В этот момент в кабинет без стука вошел бледный, растерянный адъютант, положил перед генерал-комиссаром секретную телеграмму и, не взглянув на генералов, вышел. Дрехслер взял телеграмму и стал читать. Вдруг он вскочил и, будто не веря своим глазам, снова уткнулся в листок бумаги, перечитывая еще раз. Лицо его становилось все бледнее, на лбу выступил пот. Прочитав телеграмму, генерал-комиссар скомкал в кулаке бумажку и смотрел в стену невидящим, бессмысленным взглядом. Наблюдая эти эмоции, оба генерала почтительно встали. Произошло, видимо, что-то необычное.

– Господа… Господа… Ужасное несчастье… – шептал Дрехслер. – Никаких парадов, никаких торжеств…

– Не произошло ли что с фюрером?.. – нерешительно спросил Данкер, сделав трагическое лицо. Бангерский мрачно крякнул.

– Шестая армия, гордость и слава Великогермании… окружена у Сталинграда…

Данкер побледнел, покачнулся, хотел что-то сказать Дрехслеру, но тот махнул рукой и отвернулся. Оба генерала, опустив головы, тихо направились к двери. Стенные часы стали мелодично отбивать четверть.

4

Сталинград…

Самые великие надежды и самые мрачные разочарования связаны с этим словом. Полчища Гитлера, которые еще вчера мнили, что они ближе чем когда-либо к победе, очутились сегодня перед неминуемой катастрофой, и каждому думающему человеку стало ясно, что Германии не победить, Германия уже проиграла войну.

Сталинград…

В тот день ликовали друзья советской земли и в траур одевались враги. Миллионы людей во всех концах земного шара с благодарностью и благоговением повторяли это слово.

Сталинград…

С этим словом на устах шли в бой полки Красной Армии. С любовью и благоговением твердили это слово латышские гвардейцы, идя в атаку. Отблеск этой победы сверкал в глазах латышских партизан, когда они отправлялись карать мучителей народа. Два эшелона с военными материалами скатились в ту ночь под откос, и Ояр Сникер сказал, что этого еще мало. Роберт Кирсис выпустил новое воззвание, и стены домов в Риге покрылись надписями: «Сталинград»… Этим словом начинался и кончался каждый разговор.

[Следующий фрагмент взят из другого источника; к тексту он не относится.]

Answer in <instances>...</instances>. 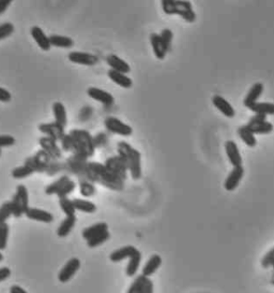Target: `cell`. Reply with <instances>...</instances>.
Returning <instances> with one entry per match:
<instances>
[{"instance_id":"cell-8","label":"cell","mask_w":274,"mask_h":293,"mask_svg":"<svg viewBox=\"0 0 274 293\" xmlns=\"http://www.w3.org/2000/svg\"><path fill=\"white\" fill-rule=\"evenodd\" d=\"M80 268H81L80 259H77V258H72V259H70L65 264V267L62 268V270L59 272L58 274L59 282L62 284L68 283L70 279H72V277L76 274V272L80 270Z\"/></svg>"},{"instance_id":"cell-1","label":"cell","mask_w":274,"mask_h":293,"mask_svg":"<svg viewBox=\"0 0 274 293\" xmlns=\"http://www.w3.org/2000/svg\"><path fill=\"white\" fill-rule=\"evenodd\" d=\"M86 178L90 183H99L111 190L123 189V181L110 174L104 164L99 162H88L86 165Z\"/></svg>"},{"instance_id":"cell-19","label":"cell","mask_w":274,"mask_h":293,"mask_svg":"<svg viewBox=\"0 0 274 293\" xmlns=\"http://www.w3.org/2000/svg\"><path fill=\"white\" fill-rule=\"evenodd\" d=\"M150 43L152 46V50L154 53V56L159 60H163L166 57L167 50L163 43L162 39H161L159 33H151L150 34Z\"/></svg>"},{"instance_id":"cell-44","label":"cell","mask_w":274,"mask_h":293,"mask_svg":"<svg viewBox=\"0 0 274 293\" xmlns=\"http://www.w3.org/2000/svg\"><path fill=\"white\" fill-rule=\"evenodd\" d=\"M262 267L265 269H270L274 267V247L271 250H269L263 258Z\"/></svg>"},{"instance_id":"cell-53","label":"cell","mask_w":274,"mask_h":293,"mask_svg":"<svg viewBox=\"0 0 274 293\" xmlns=\"http://www.w3.org/2000/svg\"><path fill=\"white\" fill-rule=\"evenodd\" d=\"M10 293H28V292L22 287H19V286L14 285L10 288Z\"/></svg>"},{"instance_id":"cell-48","label":"cell","mask_w":274,"mask_h":293,"mask_svg":"<svg viewBox=\"0 0 274 293\" xmlns=\"http://www.w3.org/2000/svg\"><path fill=\"white\" fill-rule=\"evenodd\" d=\"M154 287H153V282L150 278L146 277V281L144 284V288H143V293H153Z\"/></svg>"},{"instance_id":"cell-38","label":"cell","mask_w":274,"mask_h":293,"mask_svg":"<svg viewBox=\"0 0 274 293\" xmlns=\"http://www.w3.org/2000/svg\"><path fill=\"white\" fill-rule=\"evenodd\" d=\"M11 215H12L11 201L4 202V203L0 206V225L5 223V221L10 218Z\"/></svg>"},{"instance_id":"cell-27","label":"cell","mask_w":274,"mask_h":293,"mask_svg":"<svg viewBox=\"0 0 274 293\" xmlns=\"http://www.w3.org/2000/svg\"><path fill=\"white\" fill-rule=\"evenodd\" d=\"M76 220V216H67V218L60 223V226L57 229V235L59 237L68 236L73 230Z\"/></svg>"},{"instance_id":"cell-32","label":"cell","mask_w":274,"mask_h":293,"mask_svg":"<svg viewBox=\"0 0 274 293\" xmlns=\"http://www.w3.org/2000/svg\"><path fill=\"white\" fill-rule=\"evenodd\" d=\"M73 201V205L75 207L76 211H81L84 213H88V214H92L96 211V206L94 203L87 200H83V199H74Z\"/></svg>"},{"instance_id":"cell-26","label":"cell","mask_w":274,"mask_h":293,"mask_svg":"<svg viewBox=\"0 0 274 293\" xmlns=\"http://www.w3.org/2000/svg\"><path fill=\"white\" fill-rule=\"evenodd\" d=\"M238 135L249 147H255L257 144V140L255 138V135L250 130L247 125H243L241 127L238 128Z\"/></svg>"},{"instance_id":"cell-55","label":"cell","mask_w":274,"mask_h":293,"mask_svg":"<svg viewBox=\"0 0 274 293\" xmlns=\"http://www.w3.org/2000/svg\"><path fill=\"white\" fill-rule=\"evenodd\" d=\"M2 260H3V255L1 253H0V262H1Z\"/></svg>"},{"instance_id":"cell-7","label":"cell","mask_w":274,"mask_h":293,"mask_svg":"<svg viewBox=\"0 0 274 293\" xmlns=\"http://www.w3.org/2000/svg\"><path fill=\"white\" fill-rule=\"evenodd\" d=\"M105 128H106L108 131L112 132V134H116L122 137H130L133 134V129L131 126L124 124L120 120H118L116 117L109 116L107 118H105L104 121Z\"/></svg>"},{"instance_id":"cell-23","label":"cell","mask_w":274,"mask_h":293,"mask_svg":"<svg viewBox=\"0 0 274 293\" xmlns=\"http://www.w3.org/2000/svg\"><path fill=\"white\" fill-rule=\"evenodd\" d=\"M107 75L108 78L116 83L117 85H119L122 88H125V89H129L133 86V81L129 78L128 75L124 74V73H120V72H117V71H114V70H109V71L107 72Z\"/></svg>"},{"instance_id":"cell-30","label":"cell","mask_w":274,"mask_h":293,"mask_svg":"<svg viewBox=\"0 0 274 293\" xmlns=\"http://www.w3.org/2000/svg\"><path fill=\"white\" fill-rule=\"evenodd\" d=\"M50 38L51 46L55 47H62V48H70L74 45V41L66 36H59V34H52Z\"/></svg>"},{"instance_id":"cell-11","label":"cell","mask_w":274,"mask_h":293,"mask_svg":"<svg viewBox=\"0 0 274 293\" xmlns=\"http://www.w3.org/2000/svg\"><path fill=\"white\" fill-rule=\"evenodd\" d=\"M69 60L74 64L84 66H94L99 61L95 55L84 52H71L69 54Z\"/></svg>"},{"instance_id":"cell-2","label":"cell","mask_w":274,"mask_h":293,"mask_svg":"<svg viewBox=\"0 0 274 293\" xmlns=\"http://www.w3.org/2000/svg\"><path fill=\"white\" fill-rule=\"evenodd\" d=\"M118 153L126 164V167L131 173L133 179L138 180L142 177V155L140 152L133 148L132 146L126 142H119L117 145Z\"/></svg>"},{"instance_id":"cell-46","label":"cell","mask_w":274,"mask_h":293,"mask_svg":"<svg viewBox=\"0 0 274 293\" xmlns=\"http://www.w3.org/2000/svg\"><path fill=\"white\" fill-rule=\"evenodd\" d=\"M15 144V139L10 135H2L0 136V148L2 147H9Z\"/></svg>"},{"instance_id":"cell-3","label":"cell","mask_w":274,"mask_h":293,"mask_svg":"<svg viewBox=\"0 0 274 293\" xmlns=\"http://www.w3.org/2000/svg\"><path fill=\"white\" fill-rule=\"evenodd\" d=\"M70 136L74 142V155L81 157H92L94 155L95 146L93 138L88 131L73 129L70 132Z\"/></svg>"},{"instance_id":"cell-14","label":"cell","mask_w":274,"mask_h":293,"mask_svg":"<svg viewBox=\"0 0 274 293\" xmlns=\"http://www.w3.org/2000/svg\"><path fill=\"white\" fill-rule=\"evenodd\" d=\"M40 145L51 158H53V159L61 158V156H62L61 150L57 146V143H56L55 140L48 138V137H43V138L40 139Z\"/></svg>"},{"instance_id":"cell-15","label":"cell","mask_w":274,"mask_h":293,"mask_svg":"<svg viewBox=\"0 0 274 293\" xmlns=\"http://www.w3.org/2000/svg\"><path fill=\"white\" fill-rule=\"evenodd\" d=\"M87 94L90 98H92V99L103 103L104 106H106V107L112 106V103H114V101H115L114 97H112L111 94L105 92V90H102L100 88H96V87H90L88 89Z\"/></svg>"},{"instance_id":"cell-4","label":"cell","mask_w":274,"mask_h":293,"mask_svg":"<svg viewBox=\"0 0 274 293\" xmlns=\"http://www.w3.org/2000/svg\"><path fill=\"white\" fill-rule=\"evenodd\" d=\"M162 8L164 13L168 15H179L187 23H194L196 20V13L193 10L192 3L189 1H180V0H163Z\"/></svg>"},{"instance_id":"cell-9","label":"cell","mask_w":274,"mask_h":293,"mask_svg":"<svg viewBox=\"0 0 274 293\" xmlns=\"http://www.w3.org/2000/svg\"><path fill=\"white\" fill-rule=\"evenodd\" d=\"M39 130L42 134L46 135V137L55 140L56 142L61 141L62 138L65 137V128H62L57 123L41 124L39 126Z\"/></svg>"},{"instance_id":"cell-28","label":"cell","mask_w":274,"mask_h":293,"mask_svg":"<svg viewBox=\"0 0 274 293\" xmlns=\"http://www.w3.org/2000/svg\"><path fill=\"white\" fill-rule=\"evenodd\" d=\"M255 114H263V115H274V103L271 102H255L254 104L249 108Z\"/></svg>"},{"instance_id":"cell-45","label":"cell","mask_w":274,"mask_h":293,"mask_svg":"<svg viewBox=\"0 0 274 293\" xmlns=\"http://www.w3.org/2000/svg\"><path fill=\"white\" fill-rule=\"evenodd\" d=\"M61 147L65 151H72L74 152V142L73 139L70 135H65V137L61 140Z\"/></svg>"},{"instance_id":"cell-20","label":"cell","mask_w":274,"mask_h":293,"mask_svg":"<svg viewBox=\"0 0 274 293\" xmlns=\"http://www.w3.org/2000/svg\"><path fill=\"white\" fill-rule=\"evenodd\" d=\"M31 36L37 42V44L41 50L43 51H50L51 50V43H50V38H48L45 32L41 29L39 26H33L31 28Z\"/></svg>"},{"instance_id":"cell-33","label":"cell","mask_w":274,"mask_h":293,"mask_svg":"<svg viewBox=\"0 0 274 293\" xmlns=\"http://www.w3.org/2000/svg\"><path fill=\"white\" fill-rule=\"evenodd\" d=\"M70 179H69V177L67 176V175H63V176H61L60 178H58L57 180H55L54 183H52L51 185H48L47 187H46V189H45V193L46 194H48V195H51V194H57L61 189H62V187L65 186L68 181H69Z\"/></svg>"},{"instance_id":"cell-37","label":"cell","mask_w":274,"mask_h":293,"mask_svg":"<svg viewBox=\"0 0 274 293\" xmlns=\"http://www.w3.org/2000/svg\"><path fill=\"white\" fill-rule=\"evenodd\" d=\"M59 205L61 209L67 216H75L76 209L73 205V201L69 200L68 198H63L59 200Z\"/></svg>"},{"instance_id":"cell-54","label":"cell","mask_w":274,"mask_h":293,"mask_svg":"<svg viewBox=\"0 0 274 293\" xmlns=\"http://www.w3.org/2000/svg\"><path fill=\"white\" fill-rule=\"evenodd\" d=\"M271 284L274 285V267H273V273H272V277H271Z\"/></svg>"},{"instance_id":"cell-31","label":"cell","mask_w":274,"mask_h":293,"mask_svg":"<svg viewBox=\"0 0 274 293\" xmlns=\"http://www.w3.org/2000/svg\"><path fill=\"white\" fill-rule=\"evenodd\" d=\"M140 262H142V253L138 251L136 255H134L132 258H130L128 267H126V270H125V274L128 275L129 277L135 276L136 273H137V271L139 270Z\"/></svg>"},{"instance_id":"cell-47","label":"cell","mask_w":274,"mask_h":293,"mask_svg":"<svg viewBox=\"0 0 274 293\" xmlns=\"http://www.w3.org/2000/svg\"><path fill=\"white\" fill-rule=\"evenodd\" d=\"M106 142H107V137L104 134H99L93 138V143L95 147H97V146H102Z\"/></svg>"},{"instance_id":"cell-36","label":"cell","mask_w":274,"mask_h":293,"mask_svg":"<svg viewBox=\"0 0 274 293\" xmlns=\"http://www.w3.org/2000/svg\"><path fill=\"white\" fill-rule=\"evenodd\" d=\"M146 281V277L143 275L137 276L134 282H133L130 286V288L126 291V293H143V288H144V284Z\"/></svg>"},{"instance_id":"cell-35","label":"cell","mask_w":274,"mask_h":293,"mask_svg":"<svg viewBox=\"0 0 274 293\" xmlns=\"http://www.w3.org/2000/svg\"><path fill=\"white\" fill-rule=\"evenodd\" d=\"M109 237H110L109 232L105 231V232H103V233H101L99 235L92 237V239H90L89 241H87V245L90 248H95L97 246L102 245V244H104L106 241H108Z\"/></svg>"},{"instance_id":"cell-25","label":"cell","mask_w":274,"mask_h":293,"mask_svg":"<svg viewBox=\"0 0 274 293\" xmlns=\"http://www.w3.org/2000/svg\"><path fill=\"white\" fill-rule=\"evenodd\" d=\"M53 112L55 116V123H57L62 128H66L68 117L65 106H63L61 102H55L53 104Z\"/></svg>"},{"instance_id":"cell-18","label":"cell","mask_w":274,"mask_h":293,"mask_svg":"<svg viewBox=\"0 0 274 293\" xmlns=\"http://www.w3.org/2000/svg\"><path fill=\"white\" fill-rule=\"evenodd\" d=\"M106 62L107 65L111 68V70H114V71L124 73V74L129 73L131 71V67L128 62L124 61L120 57H118V56L115 54L108 55L106 58Z\"/></svg>"},{"instance_id":"cell-42","label":"cell","mask_w":274,"mask_h":293,"mask_svg":"<svg viewBox=\"0 0 274 293\" xmlns=\"http://www.w3.org/2000/svg\"><path fill=\"white\" fill-rule=\"evenodd\" d=\"M75 183L73 180H69L68 183L62 187V189L57 193V195L59 197V199H63V198H67L70 193H72L75 189Z\"/></svg>"},{"instance_id":"cell-56","label":"cell","mask_w":274,"mask_h":293,"mask_svg":"<svg viewBox=\"0 0 274 293\" xmlns=\"http://www.w3.org/2000/svg\"><path fill=\"white\" fill-rule=\"evenodd\" d=\"M0 156H1V148H0Z\"/></svg>"},{"instance_id":"cell-40","label":"cell","mask_w":274,"mask_h":293,"mask_svg":"<svg viewBox=\"0 0 274 293\" xmlns=\"http://www.w3.org/2000/svg\"><path fill=\"white\" fill-rule=\"evenodd\" d=\"M160 37H161V39H162L163 43H164L166 50L168 52L171 50L172 43H173V39H174L173 31L170 29V28H164V29L162 30V32L160 33Z\"/></svg>"},{"instance_id":"cell-50","label":"cell","mask_w":274,"mask_h":293,"mask_svg":"<svg viewBox=\"0 0 274 293\" xmlns=\"http://www.w3.org/2000/svg\"><path fill=\"white\" fill-rule=\"evenodd\" d=\"M11 275V270L9 268H0V283L4 282L5 279H8Z\"/></svg>"},{"instance_id":"cell-21","label":"cell","mask_w":274,"mask_h":293,"mask_svg":"<svg viewBox=\"0 0 274 293\" xmlns=\"http://www.w3.org/2000/svg\"><path fill=\"white\" fill-rule=\"evenodd\" d=\"M161 265H162V258H161V256L160 255H152L149 258V260L147 261L146 264L144 265L143 271H142V275L147 278H150L159 270Z\"/></svg>"},{"instance_id":"cell-29","label":"cell","mask_w":274,"mask_h":293,"mask_svg":"<svg viewBox=\"0 0 274 293\" xmlns=\"http://www.w3.org/2000/svg\"><path fill=\"white\" fill-rule=\"evenodd\" d=\"M248 127L254 135H269L273 131L274 126L269 122H262L257 124H248Z\"/></svg>"},{"instance_id":"cell-22","label":"cell","mask_w":274,"mask_h":293,"mask_svg":"<svg viewBox=\"0 0 274 293\" xmlns=\"http://www.w3.org/2000/svg\"><path fill=\"white\" fill-rule=\"evenodd\" d=\"M264 93V85L262 83H255L254 85L251 87V89L249 90V93L247 95V97L244 98L243 100V104L245 108H250L252 104H254L255 102H257V100L259 99V97H261Z\"/></svg>"},{"instance_id":"cell-13","label":"cell","mask_w":274,"mask_h":293,"mask_svg":"<svg viewBox=\"0 0 274 293\" xmlns=\"http://www.w3.org/2000/svg\"><path fill=\"white\" fill-rule=\"evenodd\" d=\"M225 151H226L229 162L234 165V167L242 166L243 160L241 157V153L239 151L238 146L234 141H231V140L226 141V143H225Z\"/></svg>"},{"instance_id":"cell-17","label":"cell","mask_w":274,"mask_h":293,"mask_svg":"<svg viewBox=\"0 0 274 293\" xmlns=\"http://www.w3.org/2000/svg\"><path fill=\"white\" fill-rule=\"evenodd\" d=\"M212 103H213V106L217 110H219L224 116H226L228 118L235 117V115H236L235 109L226 99H225V98H223L221 96H214L212 98Z\"/></svg>"},{"instance_id":"cell-49","label":"cell","mask_w":274,"mask_h":293,"mask_svg":"<svg viewBox=\"0 0 274 293\" xmlns=\"http://www.w3.org/2000/svg\"><path fill=\"white\" fill-rule=\"evenodd\" d=\"M11 94L9 93V90H6L2 87H0V101L1 102H9L11 101Z\"/></svg>"},{"instance_id":"cell-51","label":"cell","mask_w":274,"mask_h":293,"mask_svg":"<svg viewBox=\"0 0 274 293\" xmlns=\"http://www.w3.org/2000/svg\"><path fill=\"white\" fill-rule=\"evenodd\" d=\"M267 121V116L263 114H255L254 116H252L250 118V121L248 124H257V123H262Z\"/></svg>"},{"instance_id":"cell-6","label":"cell","mask_w":274,"mask_h":293,"mask_svg":"<svg viewBox=\"0 0 274 293\" xmlns=\"http://www.w3.org/2000/svg\"><path fill=\"white\" fill-rule=\"evenodd\" d=\"M105 167L106 170L112 174V175L116 176L120 180L124 181L128 177V167H126L125 162L123 161V159L120 156H114L108 158L106 161H105Z\"/></svg>"},{"instance_id":"cell-12","label":"cell","mask_w":274,"mask_h":293,"mask_svg":"<svg viewBox=\"0 0 274 293\" xmlns=\"http://www.w3.org/2000/svg\"><path fill=\"white\" fill-rule=\"evenodd\" d=\"M138 249L134 246L132 245H128V246H123L119 249H116L112 251L109 256V259L111 262H121L124 259H130L134 255H136L138 253Z\"/></svg>"},{"instance_id":"cell-52","label":"cell","mask_w":274,"mask_h":293,"mask_svg":"<svg viewBox=\"0 0 274 293\" xmlns=\"http://www.w3.org/2000/svg\"><path fill=\"white\" fill-rule=\"evenodd\" d=\"M12 0H0V14H3L5 10L9 8Z\"/></svg>"},{"instance_id":"cell-41","label":"cell","mask_w":274,"mask_h":293,"mask_svg":"<svg viewBox=\"0 0 274 293\" xmlns=\"http://www.w3.org/2000/svg\"><path fill=\"white\" fill-rule=\"evenodd\" d=\"M81 193L85 197H91L95 193V187L90 181H81Z\"/></svg>"},{"instance_id":"cell-43","label":"cell","mask_w":274,"mask_h":293,"mask_svg":"<svg viewBox=\"0 0 274 293\" xmlns=\"http://www.w3.org/2000/svg\"><path fill=\"white\" fill-rule=\"evenodd\" d=\"M14 31V25L12 23H3L0 25V40L10 37Z\"/></svg>"},{"instance_id":"cell-24","label":"cell","mask_w":274,"mask_h":293,"mask_svg":"<svg viewBox=\"0 0 274 293\" xmlns=\"http://www.w3.org/2000/svg\"><path fill=\"white\" fill-rule=\"evenodd\" d=\"M105 231H108V226L106 222H97L95 225L90 226L86 229H84L83 231V237L86 241H89L92 237L99 235Z\"/></svg>"},{"instance_id":"cell-34","label":"cell","mask_w":274,"mask_h":293,"mask_svg":"<svg viewBox=\"0 0 274 293\" xmlns=\"http://www.w3.org/2000/svg\"><path fill=\"white\" fill-rule=\"evenodd\" d=\"M33 172L34 171L31 169L30 166L25 164V165L17 166V167H15V169H13L12 176L15 179H23V178L30 176Z\"/></svg>"},{"instance_id":"cell-10","label":"cell","mask_w":274,"mask_h":293,"mask_svg":"<svg viewBox=\"0 0 274 293\" xmlns=\"http://www.w3.org/2000/svg\"><path fill=\"white\" fill-rule=\"evenodd\" d=\"M244 176V169L243 166H236L230 171L228 176L224 181V188L227 191H234L236 188L240 184Z\"/></svg>"},{"instance_id":"cell-39","label":"cell","mask_w":274,"mask_h":293,"mask_svg":"<svg viewBox=\"0 0 274 293\" xmlns=\"http://www.w3.org/2000/svg\"><path fill=\"white\" fill-rule=\"evenodd\" d=\"M9 237V226L5 223L0 225V251L6 248Z\"/></svg>"},{"instance_id":"cell-5","label":"cell","mask_w":274,"mask_h":293,"mask_svg":"<svg viewBox=\"0 0 274 293\" xmlns=\"http://www.w3.org/2000/svg\"><path fill=\"white\" fill-rule=\"evenodd\" d=\"M28 190L24 185H18L16 188V192L11 201L12 204V215L14 217L19 218L29 208V201H28Z\"/></svg>"},{"instance_id":"cell-16","label":"cell","mask_w":274,"mask_h":293,"mask_svg":"<svg viewBox=\"0 0 274 293\" xmlns=\"http://www.w3.org/2000/svg\"><path fill=\"white\" fill-rule=\"evenodd\" d=\"M25 215L27 218H29L31 220H36L44 223H51L54 220V216L50 212L43 211V209H40L37 207H29Z\"/></svg>"}]
</instances>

Когда оккупант в трауре, латыш не имеет права улыбаться. Он и не улыбается на улице, только блестят глаза и в груди у него звучит ликующая песня. Под похоронный звон колоколов в Чиекуркали к старикам Спаре пришли гости – старики Рубенисы и Павуланы. Они прочитали последнее воззвание «Дяди» и довольно весело отпраздновали гитлеровский траур в разговорах о своих детях, которым выпало счастье быть сейчас в рядах Красной Армии.

Сквозь проволочные ограды, мимо сторожевых вышек и часовых, сердито притопывающих замерзшими ногами перед бараками, великая весть, как сказочная синица, проникла и в Саласпилский концентрационный лагерь. Шепотом передавали ее друг другу заключенные и потом всю ночь не смежали глаз, лежа на своих жестких нарах. Нетопленный барак не казался им больше таким холодным. Эдгар Прамниек, как в молитве, сложил свои потрескавшиеся, жесткие руки. Впервые после долгих месяцев на глазах его показались слезы.

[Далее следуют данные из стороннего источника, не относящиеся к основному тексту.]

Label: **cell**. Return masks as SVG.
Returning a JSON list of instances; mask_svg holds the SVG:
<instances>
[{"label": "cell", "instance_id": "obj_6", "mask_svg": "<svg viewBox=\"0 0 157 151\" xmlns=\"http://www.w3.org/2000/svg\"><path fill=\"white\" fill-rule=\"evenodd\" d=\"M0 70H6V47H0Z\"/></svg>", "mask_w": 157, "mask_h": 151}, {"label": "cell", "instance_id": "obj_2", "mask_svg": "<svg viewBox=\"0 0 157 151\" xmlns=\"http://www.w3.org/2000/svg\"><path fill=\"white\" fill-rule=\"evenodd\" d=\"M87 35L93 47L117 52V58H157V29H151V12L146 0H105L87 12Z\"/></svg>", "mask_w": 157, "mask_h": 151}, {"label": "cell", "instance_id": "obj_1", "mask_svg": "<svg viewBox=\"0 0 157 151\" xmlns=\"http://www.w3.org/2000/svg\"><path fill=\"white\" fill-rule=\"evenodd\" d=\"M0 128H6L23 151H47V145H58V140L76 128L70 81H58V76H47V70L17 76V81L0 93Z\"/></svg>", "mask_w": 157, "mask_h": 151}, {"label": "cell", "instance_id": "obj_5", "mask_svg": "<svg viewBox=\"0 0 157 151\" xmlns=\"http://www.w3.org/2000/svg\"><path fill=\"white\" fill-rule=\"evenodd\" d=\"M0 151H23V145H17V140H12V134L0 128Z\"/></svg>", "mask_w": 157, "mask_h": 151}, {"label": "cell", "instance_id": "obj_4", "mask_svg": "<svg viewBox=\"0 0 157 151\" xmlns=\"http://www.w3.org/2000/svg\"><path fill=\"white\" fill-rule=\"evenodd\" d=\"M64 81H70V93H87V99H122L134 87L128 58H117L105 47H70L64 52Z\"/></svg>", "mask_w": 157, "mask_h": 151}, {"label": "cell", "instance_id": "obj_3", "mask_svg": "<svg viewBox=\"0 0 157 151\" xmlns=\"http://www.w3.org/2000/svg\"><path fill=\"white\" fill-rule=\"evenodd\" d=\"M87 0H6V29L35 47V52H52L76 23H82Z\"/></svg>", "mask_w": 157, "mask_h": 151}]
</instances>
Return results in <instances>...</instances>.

В крестьянском доме, мимо которого текла речка, Элла Спаре лежала в постели и глядела на храпевшего рядом с ней жандармского обер-лейтенанта Бруно Копица. Эта весть достигла и усадьбы Лиепини. Элла знала, что произошло в приволжских степях, и в ее памяти вставали как из мертвых забытые лица, не давали ни сна, ни покоя. Петер и его товарищи спрашивали и спрашивали: что ты делала, как ты ждала нашего возвращения? Что им ответить? Горячая лопатка немецкого офицера крепко прижалась к плечу Эллы; она отодвинулась от Копица, скрипнула кровать, а немец снова сползает к чей, и жесткая костистая спина снова давит на плечо женщины. Ей некуда деться. «Что теперь будет?» – с дрожью подумала Элла. Но у нее не хватило духу ответить на свои мысли.

А к юго-востоку от Старой Руссы, среди болот, в землянке командира батальона Жубура сидели Андрей Силениек, Петер Спаре и Юрис Рубенис. Они читали приказ Верховного Главнокомандующего; при каждом слове перед глазами вставала грандиозная, неповторимо величавая картина. Над землянкой завывал ветер, со свистом неслись снежные вихри, и земля дрожала от артиллерийской канонады. На запад неслись пули и снаряды, на запад неслись и мысли латышских стрелков. Латвия сегодня стала ближе, доступнее, чем вчера.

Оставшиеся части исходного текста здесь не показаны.